Helena: Precisa ter um monte de ‘pedeLUZ’ (luminária fotovoltaica para pedestres que está sendo desenvolvida por Clarissa junto ao FabLab Recife e que Helena conheceu quando o protótipo foi testado).

Vicente: Precisa ter menos degraus e buracos nas calçadas. Mais tempo para o pedestre atravessar no sinal e menos carros na rua.

Clarissa: Criança é, tecnicamente, usuário definido como “pessoa de mobilidade reduzida” (PMR). Ao planejarmos e reabilitarmos as ruas considerando as necessidades infantis, certamente estaremos atendendo a grande parte das necessidades cidadãs. Ao promover a desaceleração dos veículos motorizados, identificar rotas estratégicas e intervir nas mesmas de maneira integrada, considerando todos os usuários e elementos urbanos, a cidade se prepara coerentemente para atingir uma mobilidade sustentável, logo, inclusiva. Do contrário, admitindo-se altas velocidades e realizando intervenções “em retalhos”, como prevê a atual Lei das Calçadas, jamais veremos nossas crianças seguras e felizes a caminhar pela cidade.

Como a cidade também pode se preparar para o deslocamento das crianças a pé, de bicicleta e no transporte público?

Helena: Ter calçadas grandes para andar de patinete e skate.

Vicente: Ter mais dias de ciclofaixas (no Recife a ciclofaixa de Turismo e Lazer funciona aos domingos e nos feriados) e calçadas mais largas pra ficar mais proporcional. Também deve ter via própria para ônibus, onde os carros não podem andar, que nem em Buenos Aires. Precisa também aprender a plantar melhor as árvores nas calçadas porque quando as raízes crescem elas quebram o piso.

Clarissa: O planejamento da mobilidade deve considerar todos os modos de transporte ativos de maneira integrada, ou seja, não se pode planejar rotas para pedestres sem pensar ao mesmo tempo na mobilidade dos ciclistas e dos “coletivistas” (usuários do transporte coletivo, que são pedestres por excelência). Ao olhar mais especificamente para a mobilidade ativa infantil e juvenil, ressalta-se a urgência da integração segura entre os modais ativos e, para tanto, é imprescindível o planejamento em rotas. Se a oferta de segurança e de conforto não for contínua, o deslocamento de crianças nas ruas do Recife será sempre desestimulado.

== Entradas do conjunto de dados ==
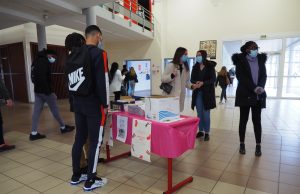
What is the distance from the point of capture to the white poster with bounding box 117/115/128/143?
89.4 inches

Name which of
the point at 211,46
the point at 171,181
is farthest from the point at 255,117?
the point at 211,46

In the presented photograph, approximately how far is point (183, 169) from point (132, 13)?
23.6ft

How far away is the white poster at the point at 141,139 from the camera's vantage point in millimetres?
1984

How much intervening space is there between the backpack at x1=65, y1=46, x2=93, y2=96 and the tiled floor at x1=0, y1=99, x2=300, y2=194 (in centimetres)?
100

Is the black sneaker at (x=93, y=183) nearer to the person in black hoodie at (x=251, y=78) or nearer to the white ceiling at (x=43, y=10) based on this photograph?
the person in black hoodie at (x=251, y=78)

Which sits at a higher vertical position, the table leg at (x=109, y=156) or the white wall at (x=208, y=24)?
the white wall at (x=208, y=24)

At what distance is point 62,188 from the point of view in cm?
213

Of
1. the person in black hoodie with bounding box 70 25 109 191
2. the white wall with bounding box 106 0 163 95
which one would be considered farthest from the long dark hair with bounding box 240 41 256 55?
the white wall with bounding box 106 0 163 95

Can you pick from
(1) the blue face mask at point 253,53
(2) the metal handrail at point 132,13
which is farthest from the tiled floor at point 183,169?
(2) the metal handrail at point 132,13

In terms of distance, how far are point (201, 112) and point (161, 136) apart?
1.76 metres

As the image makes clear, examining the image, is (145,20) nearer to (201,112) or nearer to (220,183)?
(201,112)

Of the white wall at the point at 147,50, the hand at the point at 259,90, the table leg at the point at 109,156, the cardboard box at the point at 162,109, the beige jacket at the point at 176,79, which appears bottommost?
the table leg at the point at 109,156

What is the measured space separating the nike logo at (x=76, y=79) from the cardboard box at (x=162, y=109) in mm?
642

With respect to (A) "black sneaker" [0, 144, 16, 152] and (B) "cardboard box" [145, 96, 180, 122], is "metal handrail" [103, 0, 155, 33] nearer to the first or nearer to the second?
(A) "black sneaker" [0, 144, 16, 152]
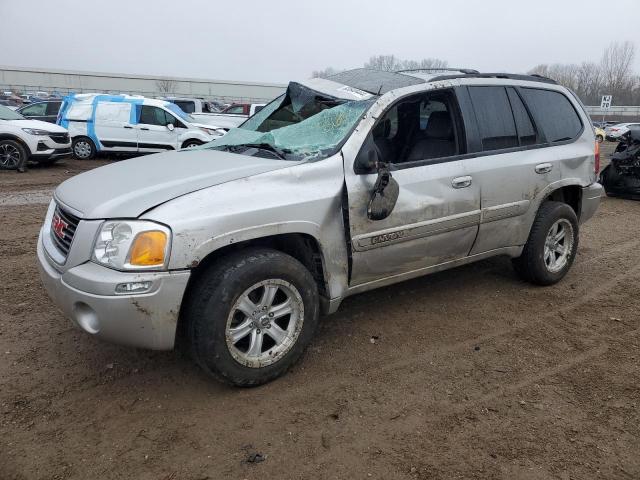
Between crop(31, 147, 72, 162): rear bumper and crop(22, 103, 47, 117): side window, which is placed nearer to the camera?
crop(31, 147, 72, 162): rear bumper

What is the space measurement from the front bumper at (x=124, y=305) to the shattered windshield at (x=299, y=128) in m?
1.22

...

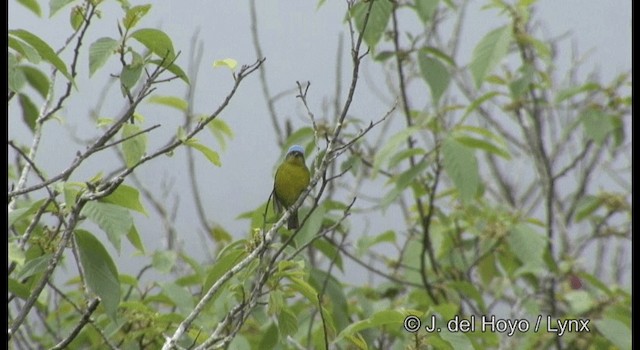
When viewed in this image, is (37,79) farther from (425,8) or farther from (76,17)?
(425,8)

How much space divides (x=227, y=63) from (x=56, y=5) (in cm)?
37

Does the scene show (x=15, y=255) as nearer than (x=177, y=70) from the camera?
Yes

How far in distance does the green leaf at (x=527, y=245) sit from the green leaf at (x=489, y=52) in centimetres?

== Tarefas e exercícios ==
1. Liste todas as mudanças que Vicente propõe para a cidade no trecho sobre a mobilidade das crianças.
2. Reproduza fielmente o trecho, desde "Como a cidade" até "patinete e skate.".

== Soluções completas ==
1.
- Menos degraus e buracos nas calçadas
- Mais tempo para o pedestre atravessar no sinal
- Menos carros na rua
- Mais dias de ciclofaixas
- Calçadas mais largas
- Via própria para ônibus, onde os carros não podem andar
- Aprender a plantar melhor as árvores nas calçadas

2.
Como a cidade também pode se preparar para o deslocamento das crianças a pé, de bicicleta e no transporte público?

Helena: Ter calçadas grandes para andar de patinete e skate.